#### Selected passage:
In my fifth year of teaching, Max was in my class. He wore a hat. In fact, Max was known as “The Hat Kid.” He was inseparable from his leather 10-gallon, pheasant-feathered, cowboy hat. He was legendary: a pint-sized Pecos Bill right down to his Levi’s jacket and pointy cowboy boots; a diminutive lad who always had his nose in a science fantasy novel. And he always, insistently, obstinately, intrenchedly wore his hat.
His stubborn individualism was the source of amusement from teachers and derision from students — this pirate, this obstinate rebel, this Cat in the Hat! Thank goodness he was all hat and no cattle.
The school had a rule about hats. It went like this: No hats. Whenever I asked him to remove it, the hat would reappear on his head within minutes. By October, I was fed up with polite reminders about removing the hat to avoid a power struggle. Now it was about respect.
But Max was perfectly capable of bringing to bear the full weight of the last thousand years of Western philosophy in his suit to be allowed to wear his hat. He daily articulated the insidiousness of tradition, manners, fashion versus individual rights, etc. I invoked terms like “appropriateness,” “decency,” “clothing suitable to the occasion.”
My tactically inspired conversation about learning to pick one’s battles simply inspired Max to choose this as his battle. The showdown came: “If you don’t take off that hat….” In our meeting in the office of the experienced and reasonable principal, detente prevailed. Max could wear the hat in the building, but not during class. Win-win.
Max, however, was not done teaching me a lesson.
At the parent conference, Max’s father commended the compromise strategy. “Stubborn isn’t he!” he empathized.

#### Records supplied:
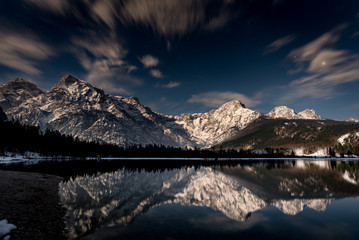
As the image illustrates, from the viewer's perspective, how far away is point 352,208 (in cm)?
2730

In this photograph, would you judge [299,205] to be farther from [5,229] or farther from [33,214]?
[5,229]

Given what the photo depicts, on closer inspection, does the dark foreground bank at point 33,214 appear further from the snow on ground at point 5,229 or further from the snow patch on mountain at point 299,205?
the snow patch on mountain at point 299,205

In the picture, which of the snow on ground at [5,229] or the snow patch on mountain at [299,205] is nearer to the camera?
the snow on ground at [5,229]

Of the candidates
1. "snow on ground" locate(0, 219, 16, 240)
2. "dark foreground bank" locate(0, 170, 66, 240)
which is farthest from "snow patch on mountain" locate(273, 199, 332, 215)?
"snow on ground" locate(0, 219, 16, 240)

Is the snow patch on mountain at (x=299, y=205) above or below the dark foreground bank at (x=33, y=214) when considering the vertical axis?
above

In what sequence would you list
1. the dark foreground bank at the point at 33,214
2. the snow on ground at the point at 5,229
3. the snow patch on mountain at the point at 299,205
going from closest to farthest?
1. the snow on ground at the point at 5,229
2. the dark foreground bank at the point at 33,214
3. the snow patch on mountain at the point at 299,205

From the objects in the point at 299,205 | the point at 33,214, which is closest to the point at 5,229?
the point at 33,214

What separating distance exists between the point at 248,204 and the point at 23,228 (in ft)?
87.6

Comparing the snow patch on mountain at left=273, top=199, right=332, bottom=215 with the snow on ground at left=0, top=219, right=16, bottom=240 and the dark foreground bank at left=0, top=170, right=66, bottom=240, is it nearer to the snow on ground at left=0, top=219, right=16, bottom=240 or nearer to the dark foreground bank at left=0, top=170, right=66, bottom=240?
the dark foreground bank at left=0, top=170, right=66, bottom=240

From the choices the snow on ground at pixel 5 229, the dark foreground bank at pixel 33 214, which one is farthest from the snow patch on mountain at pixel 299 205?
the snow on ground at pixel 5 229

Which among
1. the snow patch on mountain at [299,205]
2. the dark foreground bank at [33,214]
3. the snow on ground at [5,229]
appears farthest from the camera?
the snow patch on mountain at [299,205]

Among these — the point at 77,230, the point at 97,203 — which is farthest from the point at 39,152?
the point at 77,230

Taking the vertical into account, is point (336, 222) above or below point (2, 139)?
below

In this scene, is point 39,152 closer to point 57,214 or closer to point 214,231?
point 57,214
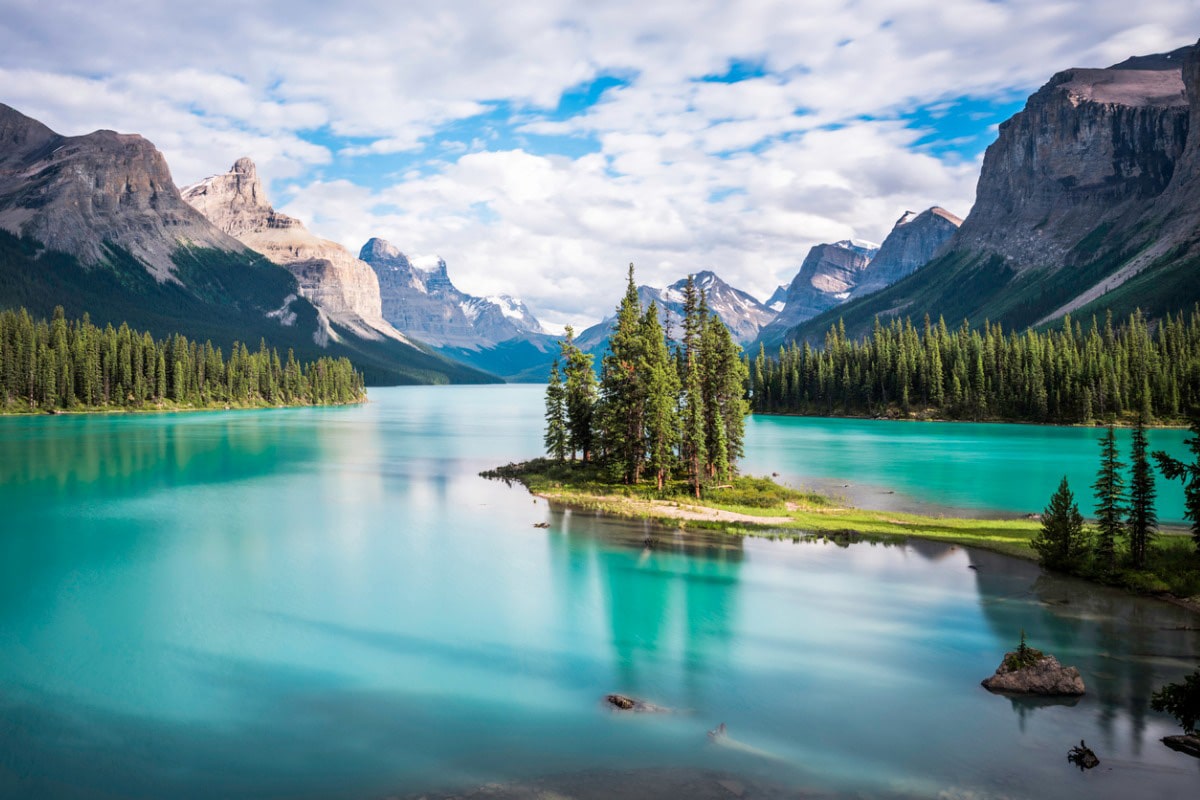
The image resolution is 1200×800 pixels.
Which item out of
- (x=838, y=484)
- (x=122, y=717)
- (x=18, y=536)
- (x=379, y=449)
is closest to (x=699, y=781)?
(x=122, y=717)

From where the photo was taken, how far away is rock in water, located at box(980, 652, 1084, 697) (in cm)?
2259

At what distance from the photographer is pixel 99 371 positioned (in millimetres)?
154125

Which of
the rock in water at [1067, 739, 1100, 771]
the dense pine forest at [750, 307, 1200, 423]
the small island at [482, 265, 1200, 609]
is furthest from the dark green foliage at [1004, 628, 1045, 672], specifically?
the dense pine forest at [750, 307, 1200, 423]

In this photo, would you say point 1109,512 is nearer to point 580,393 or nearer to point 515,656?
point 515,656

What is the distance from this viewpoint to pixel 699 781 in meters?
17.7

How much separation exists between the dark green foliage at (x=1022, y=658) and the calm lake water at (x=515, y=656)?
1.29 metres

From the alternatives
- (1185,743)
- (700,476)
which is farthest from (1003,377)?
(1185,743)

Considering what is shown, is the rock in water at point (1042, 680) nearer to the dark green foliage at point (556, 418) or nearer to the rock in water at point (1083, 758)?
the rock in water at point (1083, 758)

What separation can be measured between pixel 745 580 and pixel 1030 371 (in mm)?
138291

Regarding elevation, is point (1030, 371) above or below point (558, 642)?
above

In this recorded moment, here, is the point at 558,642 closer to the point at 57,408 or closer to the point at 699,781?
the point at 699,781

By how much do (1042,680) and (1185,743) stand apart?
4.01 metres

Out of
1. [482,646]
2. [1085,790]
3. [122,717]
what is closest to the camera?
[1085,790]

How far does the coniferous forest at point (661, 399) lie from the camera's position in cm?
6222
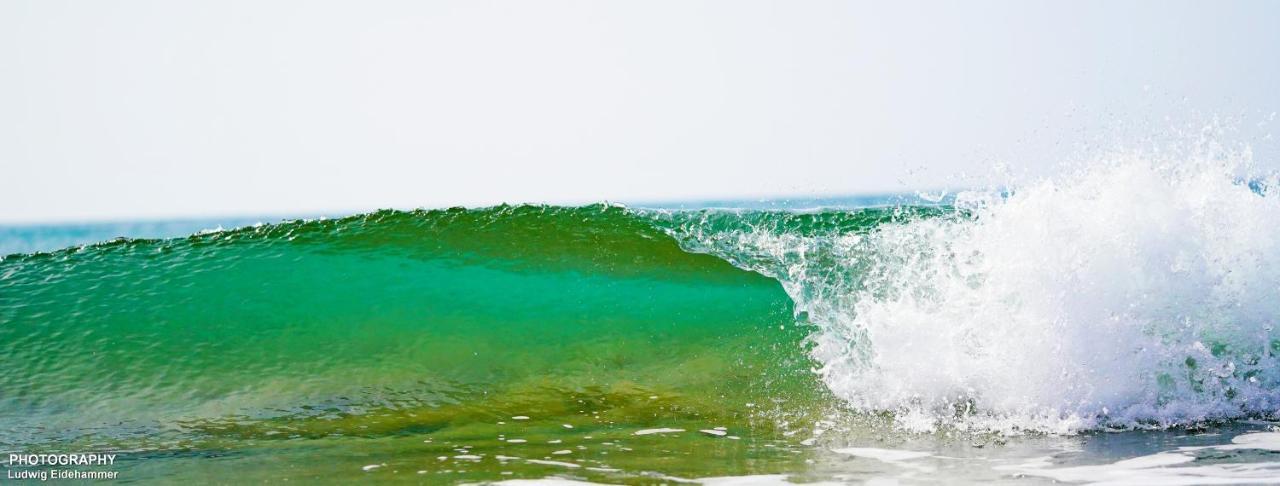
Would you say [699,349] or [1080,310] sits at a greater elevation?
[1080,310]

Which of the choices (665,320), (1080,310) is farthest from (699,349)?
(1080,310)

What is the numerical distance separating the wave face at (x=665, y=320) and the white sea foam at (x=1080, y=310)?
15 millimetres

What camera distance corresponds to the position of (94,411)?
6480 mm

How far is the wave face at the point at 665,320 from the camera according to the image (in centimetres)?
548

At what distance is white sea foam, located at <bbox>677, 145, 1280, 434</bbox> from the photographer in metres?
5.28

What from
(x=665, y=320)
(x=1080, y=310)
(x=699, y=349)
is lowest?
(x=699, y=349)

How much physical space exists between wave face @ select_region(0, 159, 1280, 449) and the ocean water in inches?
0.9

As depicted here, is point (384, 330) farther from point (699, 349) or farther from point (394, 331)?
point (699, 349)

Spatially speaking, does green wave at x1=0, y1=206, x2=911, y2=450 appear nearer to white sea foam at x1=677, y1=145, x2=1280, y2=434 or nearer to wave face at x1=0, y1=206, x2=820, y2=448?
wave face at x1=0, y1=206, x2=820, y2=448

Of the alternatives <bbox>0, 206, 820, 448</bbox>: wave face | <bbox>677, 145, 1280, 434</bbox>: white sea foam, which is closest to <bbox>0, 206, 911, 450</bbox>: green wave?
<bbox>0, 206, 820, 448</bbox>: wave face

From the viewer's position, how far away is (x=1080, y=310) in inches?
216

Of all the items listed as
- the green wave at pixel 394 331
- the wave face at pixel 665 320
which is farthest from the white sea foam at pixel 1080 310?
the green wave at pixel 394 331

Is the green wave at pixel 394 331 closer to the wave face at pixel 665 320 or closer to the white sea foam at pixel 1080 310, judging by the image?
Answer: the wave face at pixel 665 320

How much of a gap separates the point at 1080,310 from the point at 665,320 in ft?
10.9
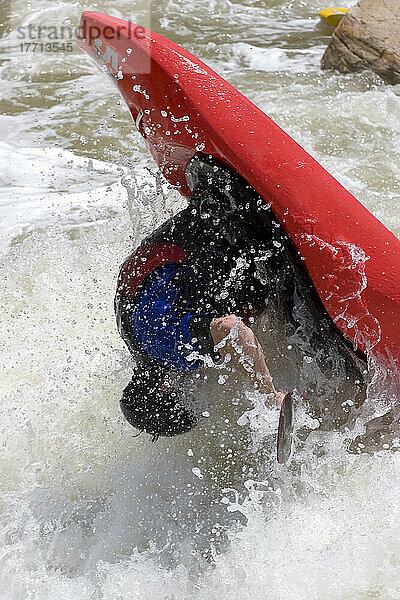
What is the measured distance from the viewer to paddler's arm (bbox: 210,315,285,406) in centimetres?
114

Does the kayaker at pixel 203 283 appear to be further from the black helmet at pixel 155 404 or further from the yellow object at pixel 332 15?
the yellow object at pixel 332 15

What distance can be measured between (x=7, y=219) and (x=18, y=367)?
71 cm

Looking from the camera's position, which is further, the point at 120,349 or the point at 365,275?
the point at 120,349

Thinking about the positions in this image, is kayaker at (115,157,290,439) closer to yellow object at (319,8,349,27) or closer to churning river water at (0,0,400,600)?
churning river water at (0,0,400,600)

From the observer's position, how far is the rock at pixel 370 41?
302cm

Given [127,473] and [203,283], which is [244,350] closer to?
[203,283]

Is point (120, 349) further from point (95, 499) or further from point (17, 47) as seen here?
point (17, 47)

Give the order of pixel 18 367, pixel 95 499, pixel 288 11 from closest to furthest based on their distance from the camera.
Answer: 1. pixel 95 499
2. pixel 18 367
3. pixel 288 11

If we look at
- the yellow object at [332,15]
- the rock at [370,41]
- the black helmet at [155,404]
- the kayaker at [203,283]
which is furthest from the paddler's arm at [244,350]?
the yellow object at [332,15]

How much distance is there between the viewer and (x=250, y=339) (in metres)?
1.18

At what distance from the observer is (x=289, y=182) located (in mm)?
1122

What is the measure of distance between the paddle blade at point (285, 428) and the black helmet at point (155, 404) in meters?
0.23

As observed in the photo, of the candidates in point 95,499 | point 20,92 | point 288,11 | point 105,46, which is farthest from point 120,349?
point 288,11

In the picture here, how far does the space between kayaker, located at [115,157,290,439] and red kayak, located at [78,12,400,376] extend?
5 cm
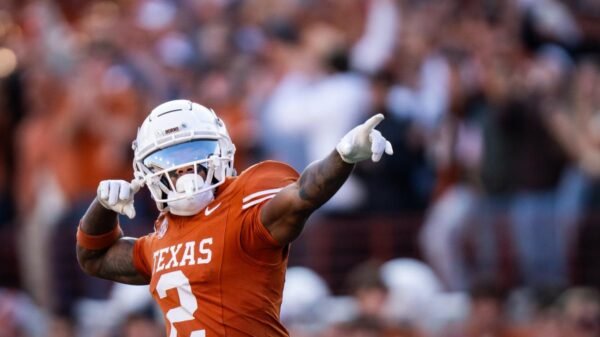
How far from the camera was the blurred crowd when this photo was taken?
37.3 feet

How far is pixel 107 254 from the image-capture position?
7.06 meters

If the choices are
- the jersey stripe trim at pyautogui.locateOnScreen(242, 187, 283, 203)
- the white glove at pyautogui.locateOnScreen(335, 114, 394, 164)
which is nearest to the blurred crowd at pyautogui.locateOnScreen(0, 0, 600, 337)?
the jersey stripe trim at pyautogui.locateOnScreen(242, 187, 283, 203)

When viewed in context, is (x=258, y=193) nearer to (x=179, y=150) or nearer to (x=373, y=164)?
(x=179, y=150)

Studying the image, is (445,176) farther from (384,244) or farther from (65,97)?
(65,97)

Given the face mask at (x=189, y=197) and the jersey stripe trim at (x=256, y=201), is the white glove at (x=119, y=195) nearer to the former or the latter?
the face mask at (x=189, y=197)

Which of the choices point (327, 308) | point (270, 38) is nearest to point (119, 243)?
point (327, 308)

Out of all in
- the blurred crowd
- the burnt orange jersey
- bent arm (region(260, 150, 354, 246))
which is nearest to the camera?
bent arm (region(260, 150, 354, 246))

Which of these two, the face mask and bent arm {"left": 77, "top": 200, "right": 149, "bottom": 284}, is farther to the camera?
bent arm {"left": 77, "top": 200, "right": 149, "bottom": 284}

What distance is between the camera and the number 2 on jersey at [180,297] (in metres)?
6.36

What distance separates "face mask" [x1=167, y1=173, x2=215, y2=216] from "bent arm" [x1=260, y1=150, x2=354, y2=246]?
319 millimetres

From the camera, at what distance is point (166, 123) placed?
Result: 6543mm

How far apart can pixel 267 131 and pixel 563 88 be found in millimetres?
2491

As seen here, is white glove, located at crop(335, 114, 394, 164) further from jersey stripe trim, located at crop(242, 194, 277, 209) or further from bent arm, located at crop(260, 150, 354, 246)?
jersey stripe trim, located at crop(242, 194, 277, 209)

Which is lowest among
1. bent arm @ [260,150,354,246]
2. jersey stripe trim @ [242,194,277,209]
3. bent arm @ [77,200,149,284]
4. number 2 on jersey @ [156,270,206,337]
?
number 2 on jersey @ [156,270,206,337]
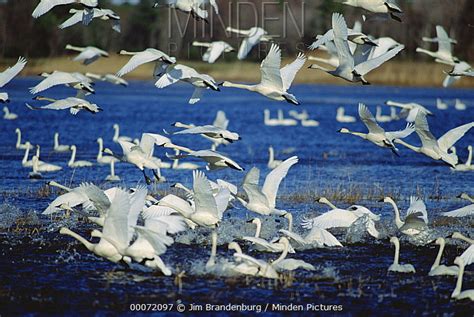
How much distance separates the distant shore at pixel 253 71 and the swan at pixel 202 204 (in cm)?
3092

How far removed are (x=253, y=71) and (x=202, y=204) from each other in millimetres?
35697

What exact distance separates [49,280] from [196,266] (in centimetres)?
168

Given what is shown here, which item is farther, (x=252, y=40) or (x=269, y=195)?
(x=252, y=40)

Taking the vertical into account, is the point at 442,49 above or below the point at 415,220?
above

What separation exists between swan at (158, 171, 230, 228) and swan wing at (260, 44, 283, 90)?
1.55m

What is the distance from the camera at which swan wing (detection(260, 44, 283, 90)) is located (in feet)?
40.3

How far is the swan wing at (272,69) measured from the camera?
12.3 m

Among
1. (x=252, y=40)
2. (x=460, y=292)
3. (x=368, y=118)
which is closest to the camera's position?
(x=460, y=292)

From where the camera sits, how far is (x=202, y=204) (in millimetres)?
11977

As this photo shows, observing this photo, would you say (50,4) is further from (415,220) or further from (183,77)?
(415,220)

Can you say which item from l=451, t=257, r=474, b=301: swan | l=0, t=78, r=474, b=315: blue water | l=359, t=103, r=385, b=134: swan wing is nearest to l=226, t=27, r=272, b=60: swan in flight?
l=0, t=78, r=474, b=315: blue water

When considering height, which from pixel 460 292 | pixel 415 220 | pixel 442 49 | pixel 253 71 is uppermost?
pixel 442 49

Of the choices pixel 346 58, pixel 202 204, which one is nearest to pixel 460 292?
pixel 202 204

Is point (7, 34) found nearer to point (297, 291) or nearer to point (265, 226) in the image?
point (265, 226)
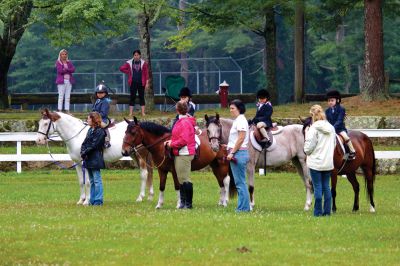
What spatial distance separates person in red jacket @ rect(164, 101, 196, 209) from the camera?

#### Exercise details:
Copy the account of Max and his hat, starting at "The school had" and ending at "was about respect.", replacing "power struggle" with "standoff". The lines are separate material, unrelated to the account of Max and his hat.

#### Output of the exercise:
The school had a rule about hats. It went like this: No hats. Whenever I asked him to remove it, the hat would reappear on his head within minutes. By October, I was fed up with polite reminders about removing the hat to avoid a standoff. Now it was about respect.